Headache (up to 17%)
Somnolence (state of drowsiness or strong desire to sleep) (up to 2%)
Dizziness (up to 5%)
Nausea, vomiting, constipation and diarrhea (1-2%)
What are 2 general drug interaction considerations for H2 receptor antagonists?
Reduced absorption of drugs requiring gastric acidity.

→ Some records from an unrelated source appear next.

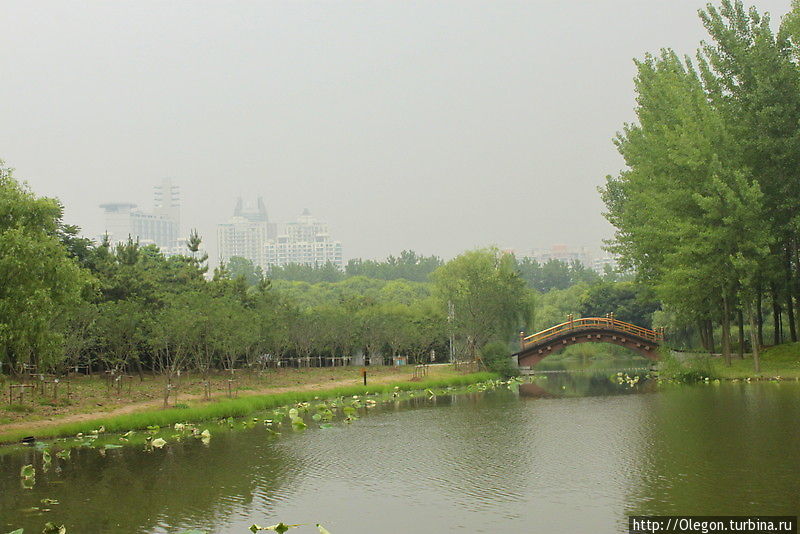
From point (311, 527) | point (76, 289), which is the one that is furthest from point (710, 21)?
point (311, 527)

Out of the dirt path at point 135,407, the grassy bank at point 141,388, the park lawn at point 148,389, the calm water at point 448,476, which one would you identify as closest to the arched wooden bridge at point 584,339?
the park lawn at point 148,389

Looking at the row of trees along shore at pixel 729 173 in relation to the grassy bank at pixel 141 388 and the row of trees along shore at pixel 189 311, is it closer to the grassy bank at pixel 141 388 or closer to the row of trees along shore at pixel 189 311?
the row of trees along shore at pixel 189 311

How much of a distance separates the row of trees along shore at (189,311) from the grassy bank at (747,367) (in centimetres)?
943

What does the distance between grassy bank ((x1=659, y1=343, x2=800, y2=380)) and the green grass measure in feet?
49.3

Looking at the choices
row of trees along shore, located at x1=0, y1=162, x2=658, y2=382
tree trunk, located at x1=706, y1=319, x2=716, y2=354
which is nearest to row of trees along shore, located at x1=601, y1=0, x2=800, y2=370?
tree trunk, located at x1=706, y1=319, x2=716, y2=354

H2RAs are substrates for P-glycoprotein in vitro (use P-glycoprotein transporter for absorption, excretion and other activities which can lead to change sin the effects of other drugs on the body)
What are 2 ranitidine specific drug interaction considerations?
Ranitidine - can increase drug levels by competing for renal tubular secretion.
Ranitidine inhibits CYP2D6 and 3A but d/t weaker binding, interactions are rare.
What are the risks to long-term gastric acidity inhibition?
May enhance the survival of ingested organisms = increase risk for infection.
- H2RAs assoc with 50% increase risk for C. Diff (lower risk than with PPI)
- Increased risk of community and hospital-acquired pneumonia
Rebound increase in basal and stimulated gastric secretion may begin within 24 hours after d/c of 4 weeks of chronic therapy.
Treatment with H2RAs could mask what underlying causes?
CVD or GI malignancy
How quickly does tachyphylaxis (acute tolerance) occur with H2RA’s?
2 days - 2 weeks after first dose. Manifests as loss of acid inhibitory efficacy.
What are some monitoring parameters with H2RA use?
Liver enzymes
Occult blood with GI bleeding, S&S of peptic ulcer disease
When used for stress-related GI bleeding - measure the intragastric pH and try to maintain pH >4
When used for Zollinger-Ellison syndrome, monitor gastric acid secretion (goal: <10mEq/hour)
Renal function
Sexual function in men taking high doses
CBC
What is onset of action and duration for Famotidine?
Onset of Action:
Oral- within 1 hour
Peak effect: Oral - within 1- 3 hrs (dose-dependent); IV - within 30 mins
Duration: IV, Oral - 10-12 hours
What is the peak and half-life for ranitidine?
Peak: 2-3 hours
Half-life: 2-3 hours
What are general parameters for monitoring protocols with GI related meds?
Establish comprehensive monitoring protocols for renal function, electrolyte levels, and cognitive effects is essential, with dosage adjustments made to optimize treatment and minimize risk.